What needs to be done: Restate the lines exactly, starting at the line that contains "kingdom: Animalia" and finishing with the final line of the records.

(Stored items)
+---+
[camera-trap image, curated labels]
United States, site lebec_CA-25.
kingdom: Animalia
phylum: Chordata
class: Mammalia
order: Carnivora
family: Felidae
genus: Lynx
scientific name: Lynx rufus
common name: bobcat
+---+
Output:
kingdom: Animalia
phylum: Chordata
class: Mammalia
order: Carnivora
family: Felidae
genus: Lynx
scientific name: Lynx rufus
common name: bobcat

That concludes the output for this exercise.